Es ciertamente la canción de una despedida lo que oigo al sentir atentamente este paisaje en blanco y negro. La canción entrañable de la derrota, pero también del amor. Mi hijo no verá esa ciudad que duró hasta incluso un poco después del siglo XX, viva hoy tan sólo en el estrato más íntimo de algunos sueños o en fotografías como por las que Montecino, -cuya cabeza sueña el sueño hermoso de la razón- nos hace transitar. Mi hijo sí verá estás fotografías y yo le diré: este fue el último Chile, hijo, y este último Chile parecerá un sueño enigmático, un mensaje desde lejos desenterrado, como una osamenta que resiste al  viento.
WalkingAround, es un homenaje necesario o más  bien imprescindible, a esa ciudad de ese viejo país. Sus fotos existen en los objetos que lo conformaban, los hitos muertos o tan sólo reales hoy en una rezagada memoria, que da cabida a su desenlace en la imagen de calles y rutinas y  palabras y amores y desencuentros, o ternura o entrañable emoción, levantadas en la zona muda. Es más bien el cauto y resignado pero no menos valiente simulacro de todo eso lo que veo.

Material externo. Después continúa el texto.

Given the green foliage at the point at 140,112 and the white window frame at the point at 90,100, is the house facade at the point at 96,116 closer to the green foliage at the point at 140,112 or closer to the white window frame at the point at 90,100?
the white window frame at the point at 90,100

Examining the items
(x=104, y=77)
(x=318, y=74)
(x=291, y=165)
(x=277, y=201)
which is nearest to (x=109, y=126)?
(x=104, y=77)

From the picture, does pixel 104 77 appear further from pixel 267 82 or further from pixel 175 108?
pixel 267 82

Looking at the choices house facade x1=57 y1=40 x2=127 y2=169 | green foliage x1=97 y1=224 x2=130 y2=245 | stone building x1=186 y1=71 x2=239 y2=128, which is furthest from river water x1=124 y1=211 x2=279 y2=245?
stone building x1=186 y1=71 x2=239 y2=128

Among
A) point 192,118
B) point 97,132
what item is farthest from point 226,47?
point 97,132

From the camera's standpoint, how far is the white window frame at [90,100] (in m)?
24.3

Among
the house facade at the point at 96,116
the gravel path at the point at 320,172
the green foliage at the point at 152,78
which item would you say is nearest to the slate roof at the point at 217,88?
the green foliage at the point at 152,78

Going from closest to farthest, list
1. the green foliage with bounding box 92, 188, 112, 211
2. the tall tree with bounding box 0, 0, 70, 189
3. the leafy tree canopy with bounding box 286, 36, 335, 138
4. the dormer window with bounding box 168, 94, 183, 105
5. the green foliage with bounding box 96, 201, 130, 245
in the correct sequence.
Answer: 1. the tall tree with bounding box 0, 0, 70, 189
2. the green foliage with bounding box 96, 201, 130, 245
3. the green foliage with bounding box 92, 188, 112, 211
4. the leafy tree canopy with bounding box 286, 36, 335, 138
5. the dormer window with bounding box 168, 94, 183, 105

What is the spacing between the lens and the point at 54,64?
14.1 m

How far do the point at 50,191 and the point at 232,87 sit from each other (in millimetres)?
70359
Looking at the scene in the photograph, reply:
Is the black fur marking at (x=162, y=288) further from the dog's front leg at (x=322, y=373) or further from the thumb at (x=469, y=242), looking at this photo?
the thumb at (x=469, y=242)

 Sombras que llevan muchos años muertas, que hablan  en un sueño nacido al borde del abismo. Es como si  Montecino tomara estos guijarros y los recompusiera. Los hiciera vivir brevemente  con su  voluntad o con su amor. Porque ya nos es imposible vivir en la ciudad de Montecino. Lo pienso con tristeza. El sujeto romántico que en ella transitó, el poeta, los niños que fuimos como diría el mismo Neruda, ya dejaron de existir, y es acaso una broma del autor–una  broma nacida  de la resignación-, o más bien un irónico ajuste de cuentas con la desaparición de lo amado, que  intente evocar a Neruda.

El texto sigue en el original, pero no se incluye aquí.